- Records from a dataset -
---
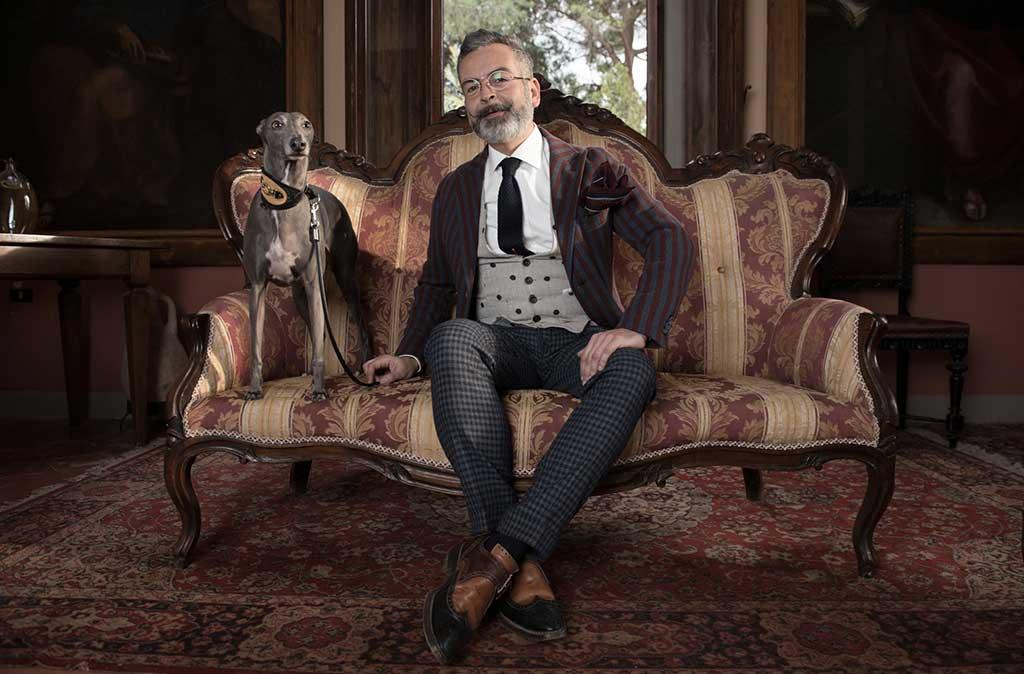 stefano agnoloni ritratto su divano con cane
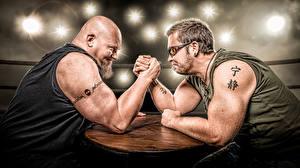 Фото Мужчины Вдвоем Борода Руки Тату Спорт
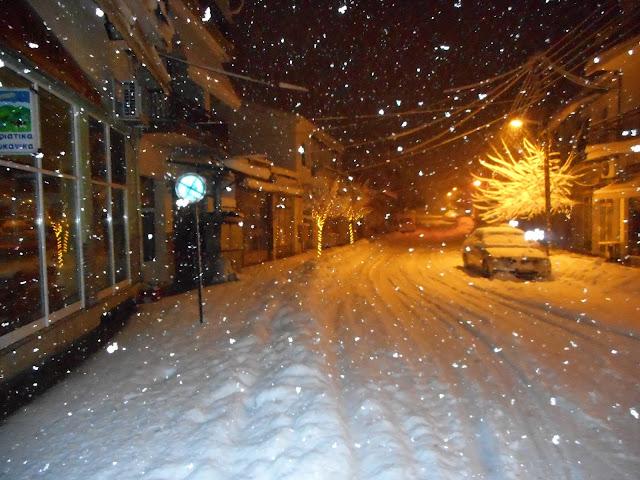 Χιονίζει ασταμάτητα αυτή την ώρα στο Τσοτύλι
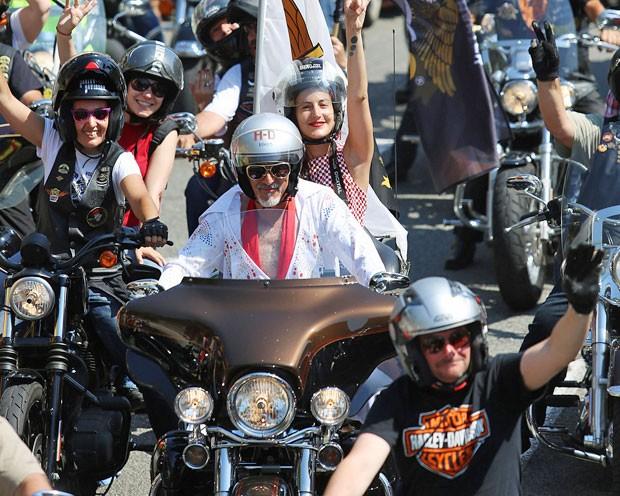 Amantes da Harley-Davidson invadem as ruas de Barcelona, na Espanha, para desfile  (Foto: AFP/ Quique Garcia)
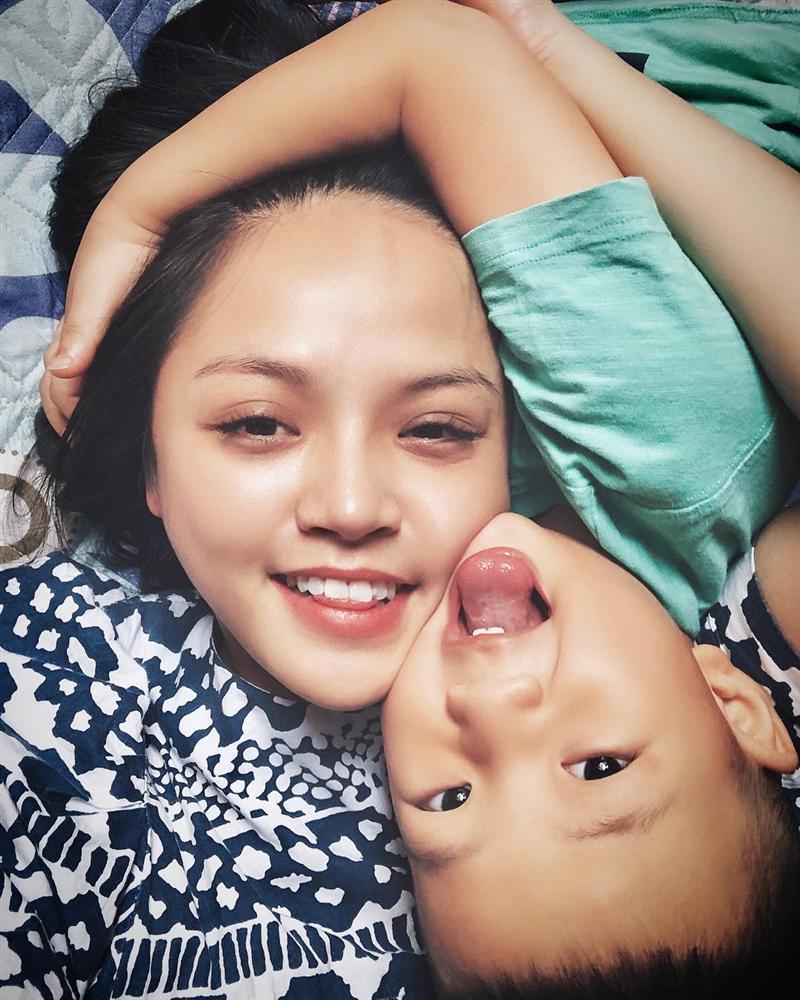 Không còn thả thính online, Ngô Kiến Huy bất ngờ xác nhận là vợ chồng với BB Trần-8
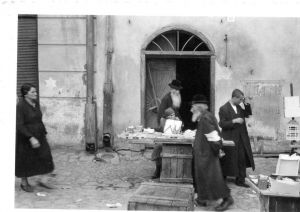 tarnow ghetto- market place 571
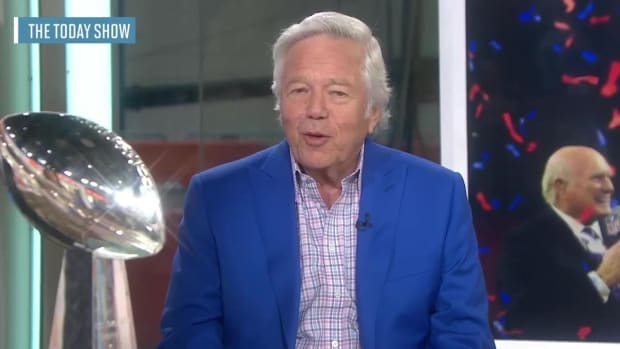 Patriots owner Robert Kraft not concerned with players skipping White House visit - IMAGE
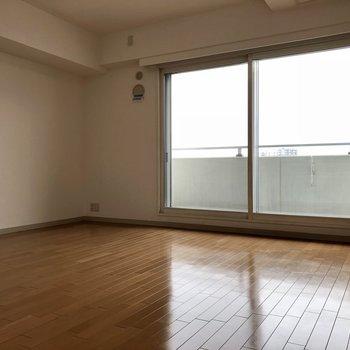窓大きい!!!※写真は同間取り別部屋です
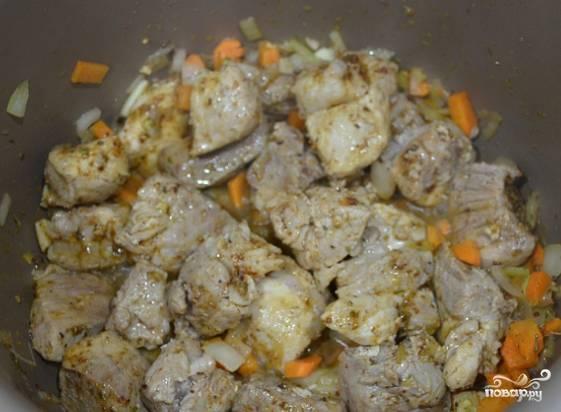 3. Продолжайте процесс обжарки до тех пор, пока лук станет прозрачным. Это приблизительно минут 5-7. Посолите, добавьте молотый перец, любые специи, которые вам нравятся.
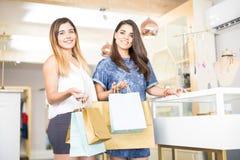 Amis faisant des emplettes dans un magasin de bijoux Images libres de droits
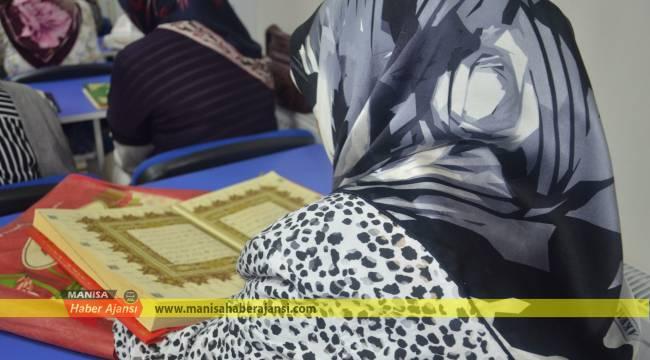 Yunusemre İle Kur'an-I Kerim Öğreniyorlar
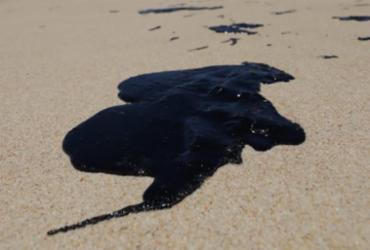 Sema realiza reunião de urgência sobre manchas de óleo nas praias de Salvador | Adilton Venegeroles | Ag. A TARDE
---
- AIM OF THE TASK -
In the records above, find the line containing "Χιονίζει ασταμάτητα αυτή την ώρα στο Τσοτύλι" and the line containing "Patriots owner Robert", then give both of them again word for word along with every line between. Omit any pictures.

- TASK RESPONSE -
 Χιονίζει ασταμάτητα αυτή την ώρα στο Τσοτύλι
 Amantes da Harley-Davidson invadem as ruas de Barcelona, na Espanha, para desfile  (Foto: AFP/ Quique Garcia)
 Không còn thả thính online, Ngô Kiến Huy bất ngờ xác nhận là vợ chồng với BB Trần-8
 tarnow ghetto- market place 571
 Patriots owner Robert Kraft not concerned with players skipping White House visit - IMAGE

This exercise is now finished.